** start of TEXT **
Library  /  Episode

A New Way to Analyze Matches

September 5, 2023 YouTube source

ft. Daniel McCain, David Howell

Dan McCain (club coach in Virginia Beach, former college coach at Michigan) and Dave Howell (veteran coach, UTR co-creator) introduce Seven Shot Tennis, an analytics system that maps the tennis court into seven numbered target areas and categorizes shots by tactical position (neutral, maneuvering, attacking, defending)

Summary

Dan McCain (club coach in Virginia Beach, former college coach at Michigan) and Dave Howell (veteran coach, UTR co-creator) introduce Seven Shot Tennis, an analytics system that maps the tennis court into seven numbered target areas and categorizes shots by tactical position (neutral, maneuvering, attacking, defending). Unlike traditional stats that report vague totals like “6 forehand errors,” Seven Shot Tennis tells you where each shot was hit from and where it landed, enabling coaches and players to pinpoint exactly which specific shot pattern is winning or losing points. The system includes match charting via an app, filtered video replay, blog-style analysis of pro matches, a digital course, and a playbook. The conversation emphasizes the culture change needed to make analytics a standard part of junior tennis development, including the argument that coaches should be compensated for off-court video review sessions.
** end of TEXT **
[WRITTEN EXERCISE 1] According to the episode summary, how many numbered target areas does Seven Shot Tennis divide the court into?
The text and the records have no connection to each other.
** start of DATA SHOWN **
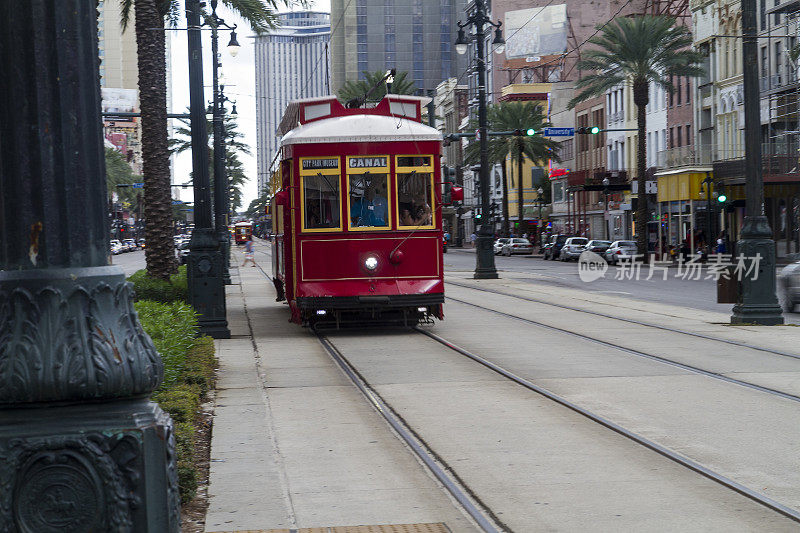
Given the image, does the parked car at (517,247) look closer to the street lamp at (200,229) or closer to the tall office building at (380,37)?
the street lamp at (200,229)

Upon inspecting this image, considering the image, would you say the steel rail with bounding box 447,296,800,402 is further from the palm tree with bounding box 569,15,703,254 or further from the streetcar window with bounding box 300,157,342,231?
the palm tree with bounding box 569,15,703,254

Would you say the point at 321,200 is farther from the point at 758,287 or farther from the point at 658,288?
the point at 658,288

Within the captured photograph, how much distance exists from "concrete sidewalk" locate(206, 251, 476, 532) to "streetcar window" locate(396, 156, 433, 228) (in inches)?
172

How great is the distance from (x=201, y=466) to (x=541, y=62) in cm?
10798

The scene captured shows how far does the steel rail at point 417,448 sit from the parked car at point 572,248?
5485cm

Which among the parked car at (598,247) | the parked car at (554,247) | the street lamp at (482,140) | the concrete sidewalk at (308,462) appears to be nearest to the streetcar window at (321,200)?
the concrete sidewalk at (308,462)

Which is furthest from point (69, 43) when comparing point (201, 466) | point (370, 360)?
point (370, 360)

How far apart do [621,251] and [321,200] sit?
4426 cm

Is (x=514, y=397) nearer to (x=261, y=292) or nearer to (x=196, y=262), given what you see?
(x=196, y=262)

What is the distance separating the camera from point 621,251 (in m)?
60.6

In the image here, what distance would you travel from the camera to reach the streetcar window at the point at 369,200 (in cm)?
1823

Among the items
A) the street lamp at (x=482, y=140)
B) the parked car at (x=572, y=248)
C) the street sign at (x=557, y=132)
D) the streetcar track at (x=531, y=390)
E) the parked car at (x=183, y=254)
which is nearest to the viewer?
the streetcar track at (x=531, y=390)

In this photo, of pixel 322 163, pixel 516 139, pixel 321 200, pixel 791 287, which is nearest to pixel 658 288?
pixel 791 287

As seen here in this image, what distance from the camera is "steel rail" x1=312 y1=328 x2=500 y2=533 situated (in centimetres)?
674
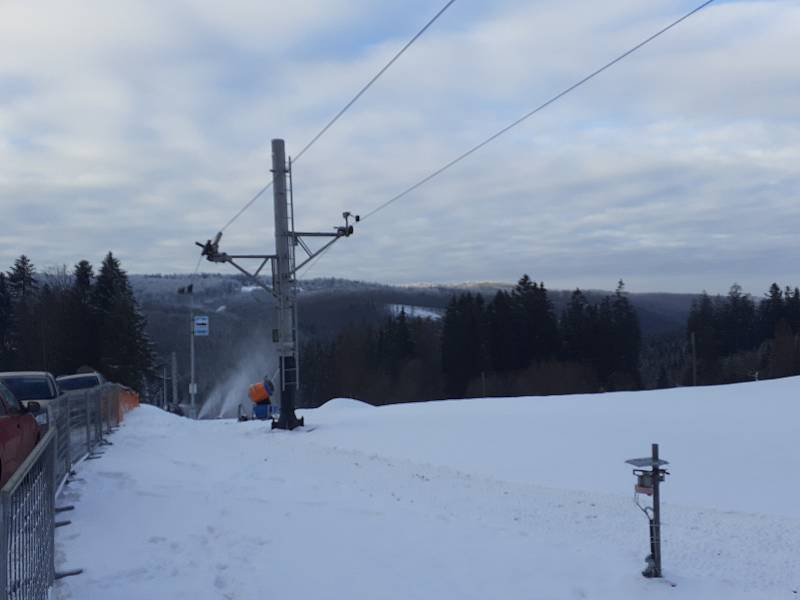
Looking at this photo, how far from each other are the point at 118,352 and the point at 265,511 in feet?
200

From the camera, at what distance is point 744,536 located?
9.64 metres

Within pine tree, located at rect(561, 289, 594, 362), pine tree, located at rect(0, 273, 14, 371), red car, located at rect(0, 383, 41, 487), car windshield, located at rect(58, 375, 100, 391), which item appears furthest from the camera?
pine tree, located at rect(561, 289, 594, 362)

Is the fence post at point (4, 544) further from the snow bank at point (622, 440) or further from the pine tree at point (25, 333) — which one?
the pine tree at point (25, 333)

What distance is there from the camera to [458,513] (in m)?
11.2

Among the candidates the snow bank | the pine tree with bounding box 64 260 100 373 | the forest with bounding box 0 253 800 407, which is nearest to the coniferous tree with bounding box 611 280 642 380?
the forest with bounding box 0 253 800 407

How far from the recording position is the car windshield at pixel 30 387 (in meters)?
16.7

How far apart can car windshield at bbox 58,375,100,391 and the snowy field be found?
1079 centimetres

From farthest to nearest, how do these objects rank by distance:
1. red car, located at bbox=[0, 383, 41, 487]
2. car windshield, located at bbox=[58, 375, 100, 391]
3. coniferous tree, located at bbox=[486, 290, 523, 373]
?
coniferous tree, located at bbox=[486, 290, 523, 373] → car windshield, located at bbox=[58, 375, 100, 391] → red car, located at bbox=[0, 383, 41, 487]

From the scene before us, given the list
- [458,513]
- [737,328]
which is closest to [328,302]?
[737,328]

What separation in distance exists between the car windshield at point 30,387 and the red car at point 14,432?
511 cm

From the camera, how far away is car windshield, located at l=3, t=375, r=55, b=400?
16.7 metres

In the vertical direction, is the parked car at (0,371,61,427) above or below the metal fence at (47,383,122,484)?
above

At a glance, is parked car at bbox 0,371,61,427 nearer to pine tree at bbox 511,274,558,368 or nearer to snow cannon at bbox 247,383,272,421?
snow cannon at bbox 247,383,272,421

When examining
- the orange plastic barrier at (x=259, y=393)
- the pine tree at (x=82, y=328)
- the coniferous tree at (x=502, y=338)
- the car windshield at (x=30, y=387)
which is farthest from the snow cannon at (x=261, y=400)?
the coniferous tree at (x=502, y=338)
** end of DATA SHOWN **
[WRITTEN EXERCISE 2] Copy the records word for word, starting at the line containing "How far apart do [621,251] and [321,200] sit?" and ending at the line containing "1079 centimetres", and leave out any pictures.

[TASK OUTPUT 1] Seven.

[TASK OUTPUT 2]
How far apart do [621,251] and [321,200] sit?
4426 cm

Is (x=514, y=397) nearer to (x=261, y=292) or nearer to (x=196, y=262), given what you see?
(x=196, y=262)

What is the distance separating the camera from point 621,251 (in m)?
60.6

In the image here, what distance would you travel from the camera to reach the streetcar window at the point at 369,200 (in cm)?
1823

Among the items
A) the street lamp at (x=482, y=140)
B) the parked car at (x=572, y=248)
C) the street sign at (x=557, y=132)
D) the streetcar track at (x=531, y=390)
E) the parked car at (x=183, y=254)
which is nearest to the viewer?
the streetcar track at (x=531, y=390)

In this photo, of pixel 322 163, pixel 516 139, pixel 321 200, pixel 791 287, which is nearest to pixel 658 288?
pixel 791 287

As seen here in this image, what distance from the camera is "steel rail" x1=312 y1=328 x2=500 y2=533 situated (in centimetres)?
674
Looking at this photo, how far from each other are the point at 118,352 and the point at 265,511 in feet?
200

From the camera, at what distance is point 744,536 located?
9.64 metres

Within pine tree, located at rect(561, 289, 594, 362), pine tree, located at rect(0, 273, 14, 371), red car, located at rect(0, 383, 41, 487), car windshield, located at rect(58, 375, 100, 391), which item appears furthest from the camera?
pine tree, located at rect(561, 289, 594, 362)

Is the fence post at point (4, 544) further from the snow bank at point (622, 440) or further from the pine tree at point (25, 333) — which one?
the pine tree at point (25, 333)

What distance is there from the camera to [458,513] (in m)?
11.2

Among the candidates the snow bank | the pine tree with bounding box 64 260 100 373 | the forest with bounding box 0 253 800 407, which is nearest to the coniferous tree with bounding box 611 280 642 380?
the forest with bounding box 0 253 800 407

How far from the recording position is the car windshield at pixel 30 387 (in meters)?
16.7

How far apart can car windshield at bbox 58,375,100,391 and the snowy field be found?
1079 centimetres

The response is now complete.